■ **Text passage**
★ ★ ★ ★

(591g) Introducing New Approaches to Gapfilling and Dynamic Flux Balances Analysis for Genome-Scale Models

Genome-scale Models (GSMs) of metabolism have become important tools for the silico study and design of metabolism in silico. The model reconstruction process typically involves collecting information from databases such as NCBI, UniProt, KEGG, ModelSeed, and KBase; however, incomplete systems knowledge leaves gaps in any genome-scale reconstruction. Current tools for addressing gaps, use databases of biochemical functionalities to address gaps on a per-metabolite basis and can provide multiple solutions. However, their major limitation is that they cannot avoid Thermodynamically Infeasible Cycles (TICs), invariably requiring lengthy manual curation. This is in part due to their per-metabolite approach. To address these limitations, an optimization-based multi-step method named OptFill is developed, which performs TIC-avoiding, whole-model (holistic) gapfilling. OptFill, as with other methods, uses a database of biochemical functionalities to address metabolic gaps, in contrast, it uses a three-step approach to maximize metabolites connected, minimize the number of reactions, and maximize the number of reversible reactions in each solution. Additionally, OptFill can be readily adapted to automate inherent TICs identification, aiding manual curation. OptFill was first applied to three fictional prokaryotic “toy” models of increasing sizes and to a published GSM of Escherichia coli, iJR904. This application resulted in holistic and infeasible cycle free gapfilling solutions. Following this, OptFill was applied to the reconstruction of a genome-scale model of Exophiala dermatitidis, iEde2091, which was used to study the cost of polyextremotolerance and the similarities of human and E. dermatitidis melanin synthesis. Overall, OptFill can address critical issues in automated development of high-quality GSMs.

★ ★ ★ ★

■ **Task instructions**
Continue the abstract about gapfilling genome-scale models from the point where it stops.

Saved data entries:

★ ★ ★ ★

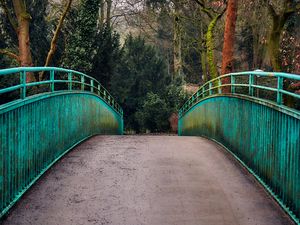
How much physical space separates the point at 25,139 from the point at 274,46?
13060 millimetres

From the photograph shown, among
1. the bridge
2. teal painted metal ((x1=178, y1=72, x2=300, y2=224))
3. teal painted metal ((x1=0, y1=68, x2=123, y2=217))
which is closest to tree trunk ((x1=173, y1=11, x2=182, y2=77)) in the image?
teal painted metal ((x1=178, y1=72, x2=300, y2=224))

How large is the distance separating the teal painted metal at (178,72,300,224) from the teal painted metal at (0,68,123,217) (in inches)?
132

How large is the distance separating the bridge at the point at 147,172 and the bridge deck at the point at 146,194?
12 millimetres

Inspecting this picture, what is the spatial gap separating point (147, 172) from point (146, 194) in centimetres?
120

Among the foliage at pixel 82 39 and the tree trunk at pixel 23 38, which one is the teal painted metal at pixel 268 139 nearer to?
the tree trunk at pixel 23 38

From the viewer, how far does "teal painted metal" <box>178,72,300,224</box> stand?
531cm

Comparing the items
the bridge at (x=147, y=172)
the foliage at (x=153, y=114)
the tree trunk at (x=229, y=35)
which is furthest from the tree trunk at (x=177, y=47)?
the bridge at (x=147, y=172)

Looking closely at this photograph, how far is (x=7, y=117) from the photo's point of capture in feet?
17.7

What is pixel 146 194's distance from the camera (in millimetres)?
6141

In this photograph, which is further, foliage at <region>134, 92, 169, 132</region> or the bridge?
foliage at <region>134, 92, 169, 132</region>

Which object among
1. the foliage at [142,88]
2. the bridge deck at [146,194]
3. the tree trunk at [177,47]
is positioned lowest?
the bridge deck at [146,194]

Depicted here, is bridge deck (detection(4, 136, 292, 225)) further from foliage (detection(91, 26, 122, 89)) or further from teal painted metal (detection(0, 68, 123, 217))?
foliage (detection(91, 26, 122, 89))

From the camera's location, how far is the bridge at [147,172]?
5340mm

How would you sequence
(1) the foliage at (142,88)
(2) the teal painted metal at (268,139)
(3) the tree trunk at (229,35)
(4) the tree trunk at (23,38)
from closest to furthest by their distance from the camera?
(2) the teal painted metal at (268,139)
(3) the tree trunk at (229,35)
(4) the tree trunk at (23,38)
(1) the foliage at (142,88)
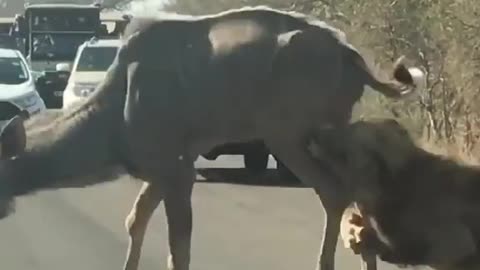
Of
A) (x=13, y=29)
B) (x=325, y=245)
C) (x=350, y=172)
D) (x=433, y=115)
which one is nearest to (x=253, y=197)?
(x=433, y=115)

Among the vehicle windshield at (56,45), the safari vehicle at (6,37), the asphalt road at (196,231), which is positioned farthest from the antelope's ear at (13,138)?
the safari vehicle at (6,37)

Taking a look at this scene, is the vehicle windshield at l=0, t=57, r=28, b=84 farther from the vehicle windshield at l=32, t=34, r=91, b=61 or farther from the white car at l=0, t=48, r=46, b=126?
the vehicle windshield at l=32, t=34, r=91, b=61

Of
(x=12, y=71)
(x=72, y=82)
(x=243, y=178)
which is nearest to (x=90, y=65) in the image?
(x=72, y=82)

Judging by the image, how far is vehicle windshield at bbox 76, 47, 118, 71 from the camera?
31266 millimetres

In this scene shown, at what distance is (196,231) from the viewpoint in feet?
51.0

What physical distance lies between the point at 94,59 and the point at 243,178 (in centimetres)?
977

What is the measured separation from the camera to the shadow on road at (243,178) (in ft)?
72.7

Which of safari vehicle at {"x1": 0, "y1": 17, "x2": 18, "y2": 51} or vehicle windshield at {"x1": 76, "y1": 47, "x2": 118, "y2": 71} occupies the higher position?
vehicle windshield at {"x1": 76, "y1": 47, "x2": 118, "y2": 71}

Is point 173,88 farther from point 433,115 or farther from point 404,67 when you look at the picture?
point 433,115

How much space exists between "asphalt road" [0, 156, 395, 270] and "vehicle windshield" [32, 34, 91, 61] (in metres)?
23.6

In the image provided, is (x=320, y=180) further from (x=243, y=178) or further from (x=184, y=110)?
(x=243, y=178)

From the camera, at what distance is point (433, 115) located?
23.0m

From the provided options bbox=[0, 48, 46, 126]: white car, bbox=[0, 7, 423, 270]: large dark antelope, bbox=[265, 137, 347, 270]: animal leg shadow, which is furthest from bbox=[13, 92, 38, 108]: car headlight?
bbox=[0, 7, 423, 270]: large dark antelope

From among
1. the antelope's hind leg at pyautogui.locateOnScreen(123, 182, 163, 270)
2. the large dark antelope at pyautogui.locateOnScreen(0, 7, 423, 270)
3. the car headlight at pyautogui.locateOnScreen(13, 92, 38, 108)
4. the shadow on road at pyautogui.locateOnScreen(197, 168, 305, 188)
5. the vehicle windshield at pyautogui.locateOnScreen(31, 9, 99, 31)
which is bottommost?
the vehicle windshield at pyautogui.locateOnScreen(31, 9, 99, 31)
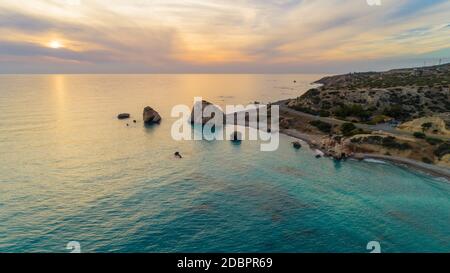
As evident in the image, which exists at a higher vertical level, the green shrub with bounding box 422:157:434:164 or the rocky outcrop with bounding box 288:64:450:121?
the rocky outcrop with bounding box 288:64:450:121

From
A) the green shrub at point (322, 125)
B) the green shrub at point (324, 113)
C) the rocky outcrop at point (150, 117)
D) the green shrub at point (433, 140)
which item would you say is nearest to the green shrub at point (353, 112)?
the green shrub at point (324, 113)

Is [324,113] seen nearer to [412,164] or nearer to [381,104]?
[381,104]

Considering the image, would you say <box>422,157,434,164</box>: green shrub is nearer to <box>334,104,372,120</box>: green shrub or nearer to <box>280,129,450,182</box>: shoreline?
<box>280,129,450,182</box>: shoreline

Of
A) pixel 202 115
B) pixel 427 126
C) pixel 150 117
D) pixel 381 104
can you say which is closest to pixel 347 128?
pixel 427 126

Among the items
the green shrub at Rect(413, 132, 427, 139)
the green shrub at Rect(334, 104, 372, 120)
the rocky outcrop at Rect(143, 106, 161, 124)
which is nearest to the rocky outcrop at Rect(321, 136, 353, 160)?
the green shrub at Rect(413, 132, 427, 139)
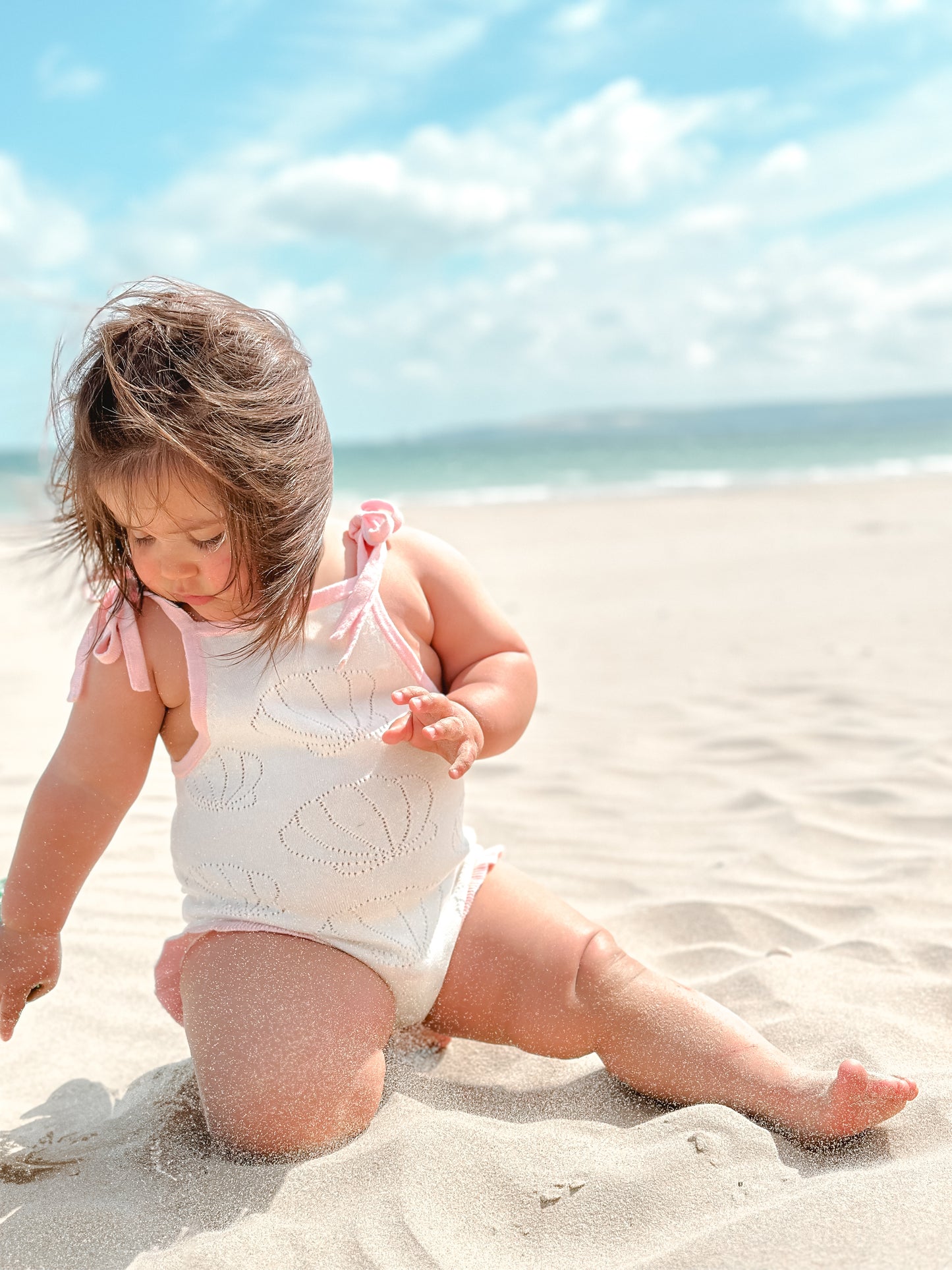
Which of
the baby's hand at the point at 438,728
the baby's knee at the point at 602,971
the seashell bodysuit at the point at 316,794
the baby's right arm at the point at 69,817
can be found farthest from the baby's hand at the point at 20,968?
the baby's knee at the point at 602,971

★ ★ ★ ★

■ **Task result**
As GSMs are under-defined systems of equations, optimization-based tools are required for their analysis, most frequently Flux Balance Analysis (FBA). An adaptation of FBA, dynamic FBA (dFBA), is a tool which allows for the study of a modeled system across time. Introduced here is a generalized Optimization- and explicit Runge-Kutta-based Approach (ORKA) to perform dFBA, which is more accurate and computationally tractable than existing approaches, namely the Static and Dynamic Optimization Approachs (SOA and DOA, respectively). A four-tissue (leaf, root, seed, and stem) model of Arabidopsis thaliana, p-ath773, is analyzed using ORKA. P-ath773 uniquely captures the core-metabolism of several stages of growth from seedling to senescence while strongly emphasizing plant-scale behavioral agreement between in silico results and in vivo data. Using ORKA, p-ath773 takes metabolic “snapshots” at hourly intervals throughout the lifecycle of an individual plant. This analysis shows the transition of metabolism and whole-plant growth, such as the evolution of sulfur metabolism and the diurnal flow of water throughout the plant. Specifically, p-ath773 shows how transpiration drives water flow through the plant and how water produced by leaf tissue metabolism may contribute significantly to transpired water. Investigation of sulfur metabolism shows frequent cross-compartment exchange of a standing pool of amino acids which is used to regulate proton flow. Additionally, p-ath773 has shown broad agreement with published plant-scale properties such as mass, maintenance, and senescence. Overall, p-ath773 serves as a scaffold for lifecycle models of other plants to further increase the range of hypotheses which can be investigated in silico.